25.4.10

1808 - uma resenha






Escrito pelo repórter e editor paranaense Laurentino Gomes após anos de investigação jornalística, 1808 é um tijolo de pouco mais de 400 páginas de uma narrativa fácil.

Na verdade essa investida de jornalistas em escrever livros de História virou moda com o gaúcho Eduardo Bueno, no fim dos anos 1990.

Jornalistas normalmente têm coisas que faltam a muitos historiadores de ofício, como tino comercial e escrita simples, com isso as obras com temas históricos que mais vendem são escritas por eles. Uma lição para os tão academicizados historiadores.

O objeto do livro de Gomes é a transferência da família Real portuguesa para o Brasil, os precedentes, o estabelecimento no Rio de Janeiro, e as primeiras conseqüências.

Apesar de estar organizada de maneira cronológica em 29 capítulos, a obra é composta de diversos micro-casos de portugueses da nobreza ou funcionários públicos que vieram com a Corte a acabaram ficando após a realeza se retirar em 1821. Além de boas histórias pontuais de pesquisadores europeus e também de brasileiros comuns. Traz também as conseqüências do abandono de Portugal pela Coroa. Realmente é um livro muito rico em informações desse tipo. E é esse o diferencial de 1808.

“Como uma Rainha louca, um príncipe medroso e uma corte corrupta enganaram Napoleão e mudaram a História de Portugal e do Brasil” é o subtítulo da obra de Gomes. Sabe-se que os planos de transferência da Corte para o Brasil são bem mais antigos e tem motivações diversas, entre elas a segurança e a prosperidade do Reino. Porém esses planos ganham caráter de urgência com a iminência da invasão de Portugal por Napoleão Bonaparte.

O império napoleônico se expandia e tomava conta da Europa, com exceção apenas da Inglaterra, que tinha sido bloqueada economicamente pelo estrategista francês.
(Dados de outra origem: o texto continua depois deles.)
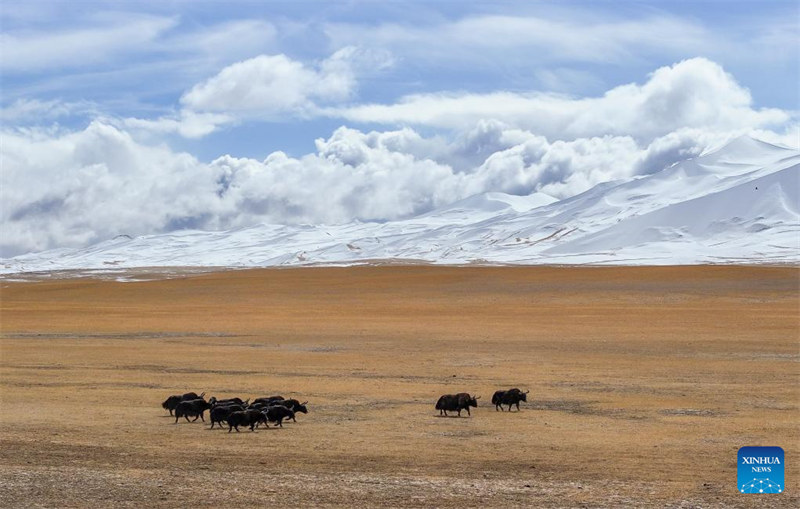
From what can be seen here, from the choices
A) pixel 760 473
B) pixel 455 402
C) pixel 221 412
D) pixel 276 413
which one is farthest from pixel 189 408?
pixel 760 473

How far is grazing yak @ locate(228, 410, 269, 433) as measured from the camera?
65.3 ft

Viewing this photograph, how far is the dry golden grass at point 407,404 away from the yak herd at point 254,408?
289 mm

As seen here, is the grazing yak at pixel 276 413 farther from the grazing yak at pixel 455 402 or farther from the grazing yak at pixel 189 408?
the grazing yak at pixel 455 402

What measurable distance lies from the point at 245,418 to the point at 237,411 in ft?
0.78

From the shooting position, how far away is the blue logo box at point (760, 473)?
14.0 metres

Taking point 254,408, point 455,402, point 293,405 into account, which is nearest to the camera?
point 254,408

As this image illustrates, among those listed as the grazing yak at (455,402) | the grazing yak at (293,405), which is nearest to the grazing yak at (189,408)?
the grazing yak at (293,405)

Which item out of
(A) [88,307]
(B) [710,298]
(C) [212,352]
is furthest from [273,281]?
(C) [212,352]

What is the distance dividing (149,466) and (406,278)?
267 feet

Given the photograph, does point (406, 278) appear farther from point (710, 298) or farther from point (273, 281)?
point (710, 298)

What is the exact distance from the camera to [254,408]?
67.8 feet

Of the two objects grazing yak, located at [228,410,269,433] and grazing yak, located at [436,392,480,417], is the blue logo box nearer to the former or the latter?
grazing yak, located at [436,392,480,417]

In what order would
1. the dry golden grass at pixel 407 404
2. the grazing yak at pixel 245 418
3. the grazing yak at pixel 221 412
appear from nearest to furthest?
the dry golden grass at pixel 407 404, the grazing yak at pixel 245 418, the grazing yak at pixel 221 412

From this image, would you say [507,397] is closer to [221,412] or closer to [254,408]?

Como Portugal rompeu esse bloqueio e continuou comercializando com a ilha britânica, a retaliação veio a galope.

Mas a Coroa portuguesa tinha uma carta na manga com a qual Napoleão Bonaparte não contava: O Brasil.
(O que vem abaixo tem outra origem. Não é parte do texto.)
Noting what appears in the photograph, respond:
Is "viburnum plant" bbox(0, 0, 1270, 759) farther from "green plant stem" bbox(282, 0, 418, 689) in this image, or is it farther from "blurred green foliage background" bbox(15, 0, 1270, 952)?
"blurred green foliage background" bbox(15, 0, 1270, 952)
Em suas memórias escritas pouco antes da morte, quando foi exilado pela Inglaterra no meio do atlântico, na ilha de Santa Helena, Napoleão Bonaparte afirma que D. João VI foi o único que o enganou.

São valiosas as descrições que Gomes faz de Salvador e do Rio de Janeiro antes da chegada da família real. O que é hoje o Brasil, ele descreve como um amontoado de regiões mais ou menos autônomas, sem comércio ou qualquer outra forma de relacionamento, que tinham como pontos de referência apenas o idioma e a Coroa portuguesa, sediada em Lisboa, do outro lado do Oceano Atlântico.

Ainda em Salvador, na escala que a Corte fez antes de aportar no Rio de Janeiro, D. João VI ordenou a criação da primeira escola de Medicina do Brasil, a primeira companhia de seguros, uma fábrica de vidro e outra de pólvora, a cultura e a moagem do trigo e mandou abrir estradas, dentre outras modernizações. Foi uma guinada econômica numa colônia até então sem nenhuma manufatura comercial.

Essas são obras que não viriam de um monarca medroso e bobo, mas sim de um estadista inteligente e capaz de manter a unidade de um país continental.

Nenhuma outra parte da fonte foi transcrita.